▶ _What to work on_: Please rewrite only the lines from the one containing "In this captured" through the last line, inclusive, substituting "navy banner" for "blue banner" and leaving everything else unchanged.

▶ _Exercise inputs_:
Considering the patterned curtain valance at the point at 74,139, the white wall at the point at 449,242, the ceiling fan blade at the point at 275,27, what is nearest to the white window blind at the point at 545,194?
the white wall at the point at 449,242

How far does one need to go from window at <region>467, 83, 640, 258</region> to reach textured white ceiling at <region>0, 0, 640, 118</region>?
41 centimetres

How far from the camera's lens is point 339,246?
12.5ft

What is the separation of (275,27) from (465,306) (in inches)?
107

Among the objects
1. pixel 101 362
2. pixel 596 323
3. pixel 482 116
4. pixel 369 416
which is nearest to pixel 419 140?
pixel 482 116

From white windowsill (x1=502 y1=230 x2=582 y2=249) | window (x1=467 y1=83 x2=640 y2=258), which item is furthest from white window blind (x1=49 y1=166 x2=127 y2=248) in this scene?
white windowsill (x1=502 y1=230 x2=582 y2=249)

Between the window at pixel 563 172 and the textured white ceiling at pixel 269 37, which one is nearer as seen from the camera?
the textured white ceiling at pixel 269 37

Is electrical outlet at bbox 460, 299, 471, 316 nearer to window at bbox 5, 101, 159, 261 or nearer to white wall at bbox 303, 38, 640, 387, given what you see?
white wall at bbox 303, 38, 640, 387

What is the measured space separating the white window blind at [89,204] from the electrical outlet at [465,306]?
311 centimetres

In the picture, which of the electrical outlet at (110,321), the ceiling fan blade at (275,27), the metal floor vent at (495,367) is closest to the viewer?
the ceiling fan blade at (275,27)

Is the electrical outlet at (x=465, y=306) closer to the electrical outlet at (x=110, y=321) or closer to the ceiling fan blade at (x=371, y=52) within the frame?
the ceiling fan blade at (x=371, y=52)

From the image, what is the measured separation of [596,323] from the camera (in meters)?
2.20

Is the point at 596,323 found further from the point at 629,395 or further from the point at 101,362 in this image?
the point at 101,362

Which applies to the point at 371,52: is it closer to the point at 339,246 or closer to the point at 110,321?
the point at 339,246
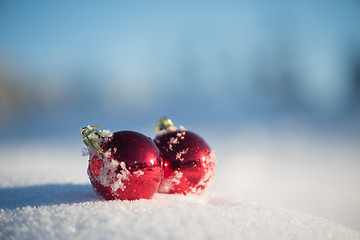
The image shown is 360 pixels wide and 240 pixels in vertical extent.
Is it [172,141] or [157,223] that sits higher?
[172,141]

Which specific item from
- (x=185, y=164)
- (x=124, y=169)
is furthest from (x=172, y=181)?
(x=124, y=169)

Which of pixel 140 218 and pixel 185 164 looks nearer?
pixel 140 218

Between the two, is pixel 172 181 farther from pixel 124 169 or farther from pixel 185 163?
pixel 124 169

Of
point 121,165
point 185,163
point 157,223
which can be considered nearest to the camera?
point 157,223

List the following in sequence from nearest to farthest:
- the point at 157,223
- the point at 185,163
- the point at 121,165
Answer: the point at 157,223, the point at 121,165, the point at 185,163

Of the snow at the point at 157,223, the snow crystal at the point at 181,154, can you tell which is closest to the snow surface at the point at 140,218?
the snow at the point at 157,223

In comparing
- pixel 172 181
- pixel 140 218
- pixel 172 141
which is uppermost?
pixel 172 141

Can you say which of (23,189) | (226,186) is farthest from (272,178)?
(23,189)

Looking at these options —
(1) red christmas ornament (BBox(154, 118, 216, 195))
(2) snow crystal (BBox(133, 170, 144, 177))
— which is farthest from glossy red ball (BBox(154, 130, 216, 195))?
(2) snow crystal (BBox(133, 170, 144, 177))
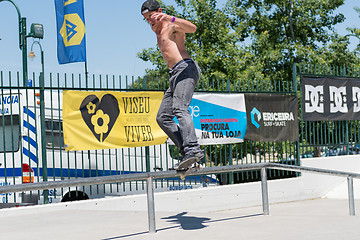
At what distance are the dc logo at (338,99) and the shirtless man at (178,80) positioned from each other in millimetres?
8132

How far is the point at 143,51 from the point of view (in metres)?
21.9

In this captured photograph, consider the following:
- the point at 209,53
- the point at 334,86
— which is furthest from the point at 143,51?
the point at 334,86

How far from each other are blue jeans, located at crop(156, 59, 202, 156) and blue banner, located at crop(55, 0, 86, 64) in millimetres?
7379

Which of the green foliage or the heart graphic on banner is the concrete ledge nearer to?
the heart graphic on banner

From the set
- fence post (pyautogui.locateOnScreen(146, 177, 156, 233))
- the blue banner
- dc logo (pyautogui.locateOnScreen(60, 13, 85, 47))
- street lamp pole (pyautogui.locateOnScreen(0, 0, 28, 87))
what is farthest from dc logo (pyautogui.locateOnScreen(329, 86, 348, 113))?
street lamp pole (pyautogui.locateOnScreen(0, 0, 28, 87))

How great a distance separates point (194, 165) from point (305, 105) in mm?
7464

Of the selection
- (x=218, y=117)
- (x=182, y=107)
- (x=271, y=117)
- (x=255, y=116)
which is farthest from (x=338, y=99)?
(x=182, y=107)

▶ _Exercise response_:
In this captured photograph, consider the following:
- the point at 209,53
- the point at 334,86
— which is furthest from the point at 143,51?
the point at 334,86

How far from each other are blue jeans, located at crop(156, 59, 202, 156) and navy banner, located at crop(55, 0, 86, 64) in millimetres?
7379

Which of the green foliage or the heart graphic on banner is the concrete ledge nearer to?
the heart graphic on banner

From the set
- fence post (pyautogui.locateOnScreen(146, 177, 156, 233))
- the navy banner
- dc logo (pyautogui.locateOnScreen(60, 13, 85, 47))
- street lamp pole (pyautogui.locateOnScreen(0, 0, 28, 87))
what is farthest from dc logo (pyautogui.locateOnScreen(329, 86, 348, 113))?
street lamp pole (pyautogui.locateOnScreen(0, 0, 28, 87))

How great a distance separates point (194, 165) from point (305, 105) in mm?
7464

Of the selection
- (x=218, y=117)
- (x=182, y=107)
- (x=271, y=117)
- (x=255, y=116)
which is farthest from (x=338, y=99)?
(x=182, y=107)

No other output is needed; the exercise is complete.